*What you will do:* Rewrite everything in the items below from the line containing "With respect to" down to the line containing "Answer: (x=69, y=99)", both included, as a numbered list without blank lines.

___ Entries provided ___

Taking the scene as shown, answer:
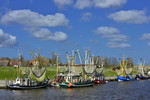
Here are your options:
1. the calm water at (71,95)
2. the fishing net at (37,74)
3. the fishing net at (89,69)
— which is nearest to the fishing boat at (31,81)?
the fishing net at (37,74)

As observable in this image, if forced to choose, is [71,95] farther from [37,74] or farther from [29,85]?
[37,74]

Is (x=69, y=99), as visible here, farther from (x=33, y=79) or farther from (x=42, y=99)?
(x=33, y=79)

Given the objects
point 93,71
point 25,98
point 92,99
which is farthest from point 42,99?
point 93,71

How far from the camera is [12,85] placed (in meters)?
94.0

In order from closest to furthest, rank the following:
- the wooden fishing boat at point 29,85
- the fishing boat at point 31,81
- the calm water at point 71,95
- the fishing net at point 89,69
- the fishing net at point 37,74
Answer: the calm water at point 71,95 → the wooden fishing boat at point 29,85 → the fishing boat at point 31,81 → the fishing net at point 37,74 → the fishing net at point 89,69

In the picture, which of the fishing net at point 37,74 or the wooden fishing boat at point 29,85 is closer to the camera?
the wooden fishing boat at point 29,85

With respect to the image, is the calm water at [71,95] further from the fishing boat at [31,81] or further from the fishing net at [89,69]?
the fishing net at [89,69]

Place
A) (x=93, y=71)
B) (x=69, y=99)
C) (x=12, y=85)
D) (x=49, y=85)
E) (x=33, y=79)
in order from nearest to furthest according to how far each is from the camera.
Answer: (x=69, y=99) → (x=12, y=85) → (x=33, y=79) → (x=49, y=85) → (x=93, y=71)

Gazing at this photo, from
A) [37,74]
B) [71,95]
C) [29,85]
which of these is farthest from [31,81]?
[71,95]

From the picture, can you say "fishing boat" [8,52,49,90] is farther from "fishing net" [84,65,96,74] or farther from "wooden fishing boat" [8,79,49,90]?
"fishing net" [84,65,96,74]

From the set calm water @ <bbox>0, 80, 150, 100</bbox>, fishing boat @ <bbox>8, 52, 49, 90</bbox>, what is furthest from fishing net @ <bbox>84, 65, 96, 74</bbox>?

___

*Answer to the exercise:*
1. With respect to the image, is the calm water at [71,95] further from the fishing boat at [31,81] or further from the fishing net at [89,69]?
2. the fishing net at [89,69]
3. Place
4. A) (x=93, y=71)
5. B) (x=69, y=99)
6. C) (x=12, y=85)
7. D) (x=49, y=85)
8. E) (x=33, y=79)
9. in order from nearest to furthest according to how far each is from the camera.
10. Answer: (x=69, y=99) → (x=12, y=85) → (x=33, y=79) → (x=49, y=85) → (x=93, y=71)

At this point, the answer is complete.